━━━ RECORD LIST ━━━
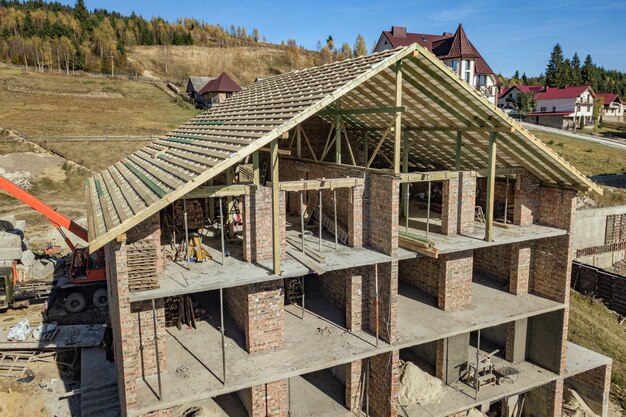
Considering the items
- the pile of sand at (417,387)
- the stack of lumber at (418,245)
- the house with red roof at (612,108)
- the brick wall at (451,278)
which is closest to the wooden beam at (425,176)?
the stack of lumber at (418,245)

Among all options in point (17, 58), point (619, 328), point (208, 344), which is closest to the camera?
point (208, 344)

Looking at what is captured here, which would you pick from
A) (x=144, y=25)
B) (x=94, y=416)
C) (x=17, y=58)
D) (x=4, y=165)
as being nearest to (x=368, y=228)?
(x=94, y=416)

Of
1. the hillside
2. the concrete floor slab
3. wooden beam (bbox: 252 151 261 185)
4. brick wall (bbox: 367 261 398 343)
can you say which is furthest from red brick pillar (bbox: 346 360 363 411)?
the hillside

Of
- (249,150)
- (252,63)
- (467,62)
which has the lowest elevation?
(249,150)

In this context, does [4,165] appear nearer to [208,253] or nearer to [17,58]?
[208,253]

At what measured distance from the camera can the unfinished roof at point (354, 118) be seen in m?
10.7

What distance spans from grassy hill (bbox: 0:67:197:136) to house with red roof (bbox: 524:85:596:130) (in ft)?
166

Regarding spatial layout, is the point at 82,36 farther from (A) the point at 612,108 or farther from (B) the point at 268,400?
(B) the point at 268,400

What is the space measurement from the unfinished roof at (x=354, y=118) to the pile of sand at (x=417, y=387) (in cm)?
746

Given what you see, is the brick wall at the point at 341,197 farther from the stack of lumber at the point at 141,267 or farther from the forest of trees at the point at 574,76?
the forest of trees at the point at 574,76

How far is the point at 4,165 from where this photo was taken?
1417 inches

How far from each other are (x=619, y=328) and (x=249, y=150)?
2236 centimetres

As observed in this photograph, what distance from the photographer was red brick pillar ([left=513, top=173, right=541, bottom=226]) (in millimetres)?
16422

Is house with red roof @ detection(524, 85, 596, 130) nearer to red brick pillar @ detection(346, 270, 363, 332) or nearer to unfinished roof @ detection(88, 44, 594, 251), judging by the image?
unfinished roof @ detection(88, 44, 594, 251)
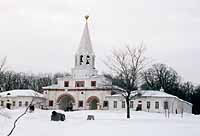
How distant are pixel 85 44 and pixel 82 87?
7.58m

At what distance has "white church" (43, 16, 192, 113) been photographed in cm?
6812

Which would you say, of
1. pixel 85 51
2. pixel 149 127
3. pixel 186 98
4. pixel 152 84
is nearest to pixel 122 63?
pixel 149 127

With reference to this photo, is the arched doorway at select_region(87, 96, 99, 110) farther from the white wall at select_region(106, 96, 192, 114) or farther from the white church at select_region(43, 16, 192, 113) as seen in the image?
the white wall at select_region(106, 96, 192, 114)

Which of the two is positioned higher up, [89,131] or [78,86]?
[78,86]

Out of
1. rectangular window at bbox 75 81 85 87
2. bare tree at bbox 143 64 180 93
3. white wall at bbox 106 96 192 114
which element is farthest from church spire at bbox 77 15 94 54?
bare tree at bbox 143 64 180 93

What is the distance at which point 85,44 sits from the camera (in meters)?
71.8

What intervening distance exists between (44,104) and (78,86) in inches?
270

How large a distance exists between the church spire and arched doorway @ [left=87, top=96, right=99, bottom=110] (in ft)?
26.5

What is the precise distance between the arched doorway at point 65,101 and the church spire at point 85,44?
27.2 feet

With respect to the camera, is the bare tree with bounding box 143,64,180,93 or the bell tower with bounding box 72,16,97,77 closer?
the bell tower with bounding box 72,16,97,77

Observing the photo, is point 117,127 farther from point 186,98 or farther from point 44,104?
point 186,98

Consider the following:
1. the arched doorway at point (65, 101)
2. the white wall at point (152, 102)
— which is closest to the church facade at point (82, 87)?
the arched doorway at point (65, 101)

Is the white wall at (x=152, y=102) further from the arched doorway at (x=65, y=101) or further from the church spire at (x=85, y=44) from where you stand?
the church spire at (x=85, y=44)

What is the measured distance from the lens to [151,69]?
89.3m
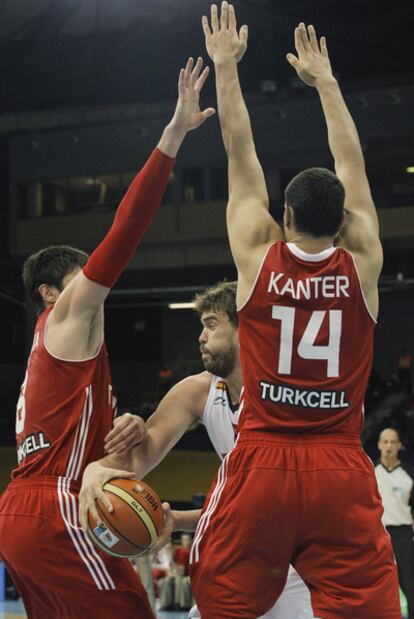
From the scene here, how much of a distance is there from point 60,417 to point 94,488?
1.50ft

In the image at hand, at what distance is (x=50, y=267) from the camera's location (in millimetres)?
4055

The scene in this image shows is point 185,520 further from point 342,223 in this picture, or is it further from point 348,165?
point 348,165

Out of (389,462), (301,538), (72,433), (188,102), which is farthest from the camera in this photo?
(389,462)

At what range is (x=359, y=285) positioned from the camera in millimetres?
3250

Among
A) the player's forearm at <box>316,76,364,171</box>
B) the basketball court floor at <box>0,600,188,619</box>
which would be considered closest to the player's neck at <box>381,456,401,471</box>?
the basketball court floor at <box>0,600,188,619</box>

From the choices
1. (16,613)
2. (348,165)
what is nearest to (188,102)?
(348,165)

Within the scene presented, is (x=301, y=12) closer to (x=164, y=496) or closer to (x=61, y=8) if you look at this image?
(x=61, y=8)

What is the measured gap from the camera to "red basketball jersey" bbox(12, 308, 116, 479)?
12.1 feet

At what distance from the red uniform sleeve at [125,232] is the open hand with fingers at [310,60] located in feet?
2.89

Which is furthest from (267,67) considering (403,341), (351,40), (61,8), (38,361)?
(38,361)

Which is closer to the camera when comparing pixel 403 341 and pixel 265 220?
pixel 265 220

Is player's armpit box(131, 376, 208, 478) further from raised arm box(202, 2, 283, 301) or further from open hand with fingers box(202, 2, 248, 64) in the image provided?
open hand with fingers box(202, 2, 248, 64)

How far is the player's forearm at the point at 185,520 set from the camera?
3771 millimetres

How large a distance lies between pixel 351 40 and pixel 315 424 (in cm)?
1814
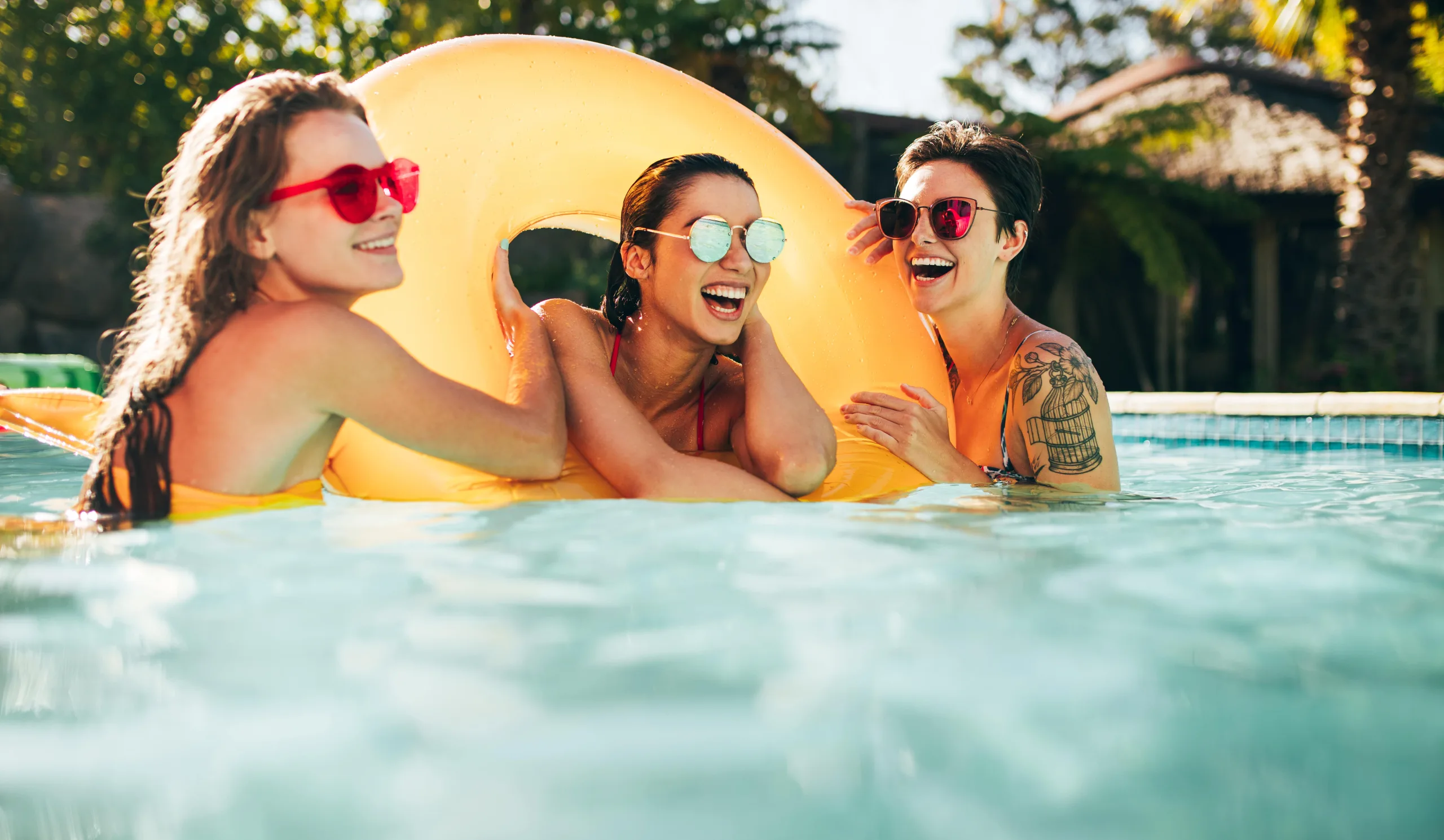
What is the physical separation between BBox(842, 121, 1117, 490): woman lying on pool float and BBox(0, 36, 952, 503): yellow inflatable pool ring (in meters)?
0.09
━━━
■ YOUR OBJECTIVE
Copy all of the records above word for word, leaving out the pictures.

■ TASK ANSWER
Considering the items
- the pile of sand at (417,387)
- the stack of lumber at (418,245)
- the house with red roof at (612,108)
- the brick wall at (451,278)
which is closest to the wooden beam at (425,176)?
the stack of lumber at (418,245)

Among all options in point (17, 58), point (619, 328), point (208, 344), which is closest to the camera?
point (208, 344)

Looking at what is captured here, which would you pick from
A) (x=144, y=25)
B) (x=94, y=416)
C) (x=17, y=58)
D) (x=4, y=165)
as being nearest to (x=368, y=228)?
(x=94, y=416)

Of
1. the hillside
2. the concrete floor slab
3. wooden beam (bbox: 252 151 261 185)
4. brick wall (bbox: 367 261 398 343)
can you say which is furthest from red brick pillar (bbox: 346 360 363 411)?
the hillside

Of
- (249,150)
- (252,63)
- (467,62)
which has the lowest elevation?
(249,150)

In this context, does [4,165] appear nearer to [208,253] or nearer to [17,58]?
[208,253]

At what measured distance from the camera can the unfinished roof at point (354, 118) be seen in m?
10.7

What distance spans from grassy hill (bbox: 0:67:197:136) to house with red roof (bbox: 524:85:596:130) (in ft)?
166

Regarding spatial layout, is the point at 82,36 farther from (A) the point at 612,108 or farther from (B) the point at 268,400?
(B) the point at 268,400

What is the space measurement from the unfinished roof at (x=354, y=118) to the pile of sand at (x=417, y=387) (in cm)?
746

Given what you see, is the brick wall at the point at 341,197 farther from the stack of lumber at the point at 141,267 or farther from the forest of trees at the point at 574,76?
the forest of trees at the point at 574,76

How far is the point at 4,165 from where this photo was taken?
1417 inches

How far from each other are (x=619, y=328) and (x=249, y=150)?
2236 centimetres

As observed in this photograph, what distance from the photographer was red brick pillar ([left=513, top=173, right=541, bottom=226]) (in millimetres)?
16422

Is house with red roof @ detection(524, 85, 596, 130) nearer to red brick pillar @ detection(346, 270, 363, 332) or nearer to unfinished roof @ detection(88, 44, 594, 251), judging by the image?
unfinished roof @ detection(88, 44, 594, 251)
How distant are pixel 85 44 and pixel 82 87?
7.58m

At what distance has "white church" (43, 16, 192, 113) been photographed in cm?
6812

Which would you say, of
1. pixel 85 51
2. pixel 149 127
3. pixel 186 98
4. pixel 152 84
is nearest to pixel 122 63?
pixel 149 127

With reference to this photo, is the arched doorway at select_region(87, 96, 99, 110) farther from the white wall at select_region(106, 96, 192, 114) or farther from the white church at select_region(43, 16, 192, 113) as seen in the image?
the white wall at select_region(106, 96, 192, 114)

Which of the two is positioned higher up, [89,131] or [78,86]?
[78,86]

Out of
1. rectangular window at bbox 75 81 85 87
2. bare tree at bbox 143 64 180 93
3. white wall at bbox 106 96 192 114
which element is farthest from church spire at bbox 77 15 94 54?
bare tree at bbox 143 64 180 93

What is the distance at which point 85,44 sits from the camera (in meters)?
71.8

What intervening distance exists between (44,104) and (78,86) in inches?
270

How large a distance exists between the church spire and arched doorway @ [left=87, top=96, right=99, bottom=110] (in ft)?
26.5

What is the precise distance between the arched doorway at point 65,101 and the church spire at point 85,44?
27.2 feet

With respect to the camera, is the bare tree with bounding box 143,64,180,93 or the bell tower with bounding box 72,16,97,77 closer?
the bell tower with bounding box 72,16,97,77

Observing the photo, is point 117,127 farther from point 186,98 or farther from point 44,104?
point 186,98

Consider the following:
1. the arched doorway at point (65, 101)
2. the white wall at point (152, 102)
— which is closest to the church facade at point (82, 87)?
the arched doorway at point (65, 101)

Is the white wall at (x=152, y=102) further from the arched doorway at (x=65, y=101) or further from the church spire at (x=85, y=44) from where you stand?
the church spire at (x=85, y=44)

What is the measured distance from the lens to [151,69]?
89.3m
From the scene here, how much of a distance is there from point 60,417 to point 94,488?
1.50ft

In the image at hand, at what distance is (x=50, y=267) from the camera's location (in millimetres)?
4055

The scene in this image shows is point 185,520 further from point 342,223 in this picture, or is it further from point 348,165?
point 348,165

Out of (389,462), (301,538), (72,433), (188,102), which is farthest from the camera in this photo?
(389,462)

At what range is (x=359, y=285) positioned from the camera in millimetres?
3250

Among
A) the player's forearm at <box>316,76,364,171</box>
B) the basketball court floor at <box>0,600,188,619</box>
which would be considered closest to the player's neck at <box>381,456,401,471</box>?
the basketball court floor at <box>0,600,188,619</box>

From the choices
1. (16,613)
2. (348,165)
what is nearest to (188,102)?
(348,165)

Within the scene presented, is (x=301, y=12) closer to (x=164, y=496) or closer to (x=61, y=8) if you look at this image?
(x=61, y=8)

What is the measured gap from the camera to "red basketball jersey" bbox(12, 308, 116, 479)?
12.1 feet

At what distance from the red uniform sleeve at [125,232] is the open hand with fingers at [310,60] located in feet?
2.89

Which is furthest from (267,67) considering (403,341), (351,40), (61,8), (38,361)?
(38,361)

Which is closer to the camera when comparing pixel 403 341 and pixel 265 220?
pixel 265 220

Is player's armpit box(131, 376, 208, 478) further from raised arm box(202, 2, 283, 301) or further from open hand with fingers box(202, 2, 248, 64) in the image provided?
open hand with fingers box(202, 2, 248, 64)

How far is the player's forearm at the point at 185,520 set from the camera?
3771 millimetres

How large a distance lies between pixel 351 40 and pixel 315 424 (in cm)?
1814
What is the physical separation between BBox(842, 121, 1117, 490): woman lying on pool float and BBox(0, 36, 952, 503): yellow inflatable pool ring (in meters)?
0.09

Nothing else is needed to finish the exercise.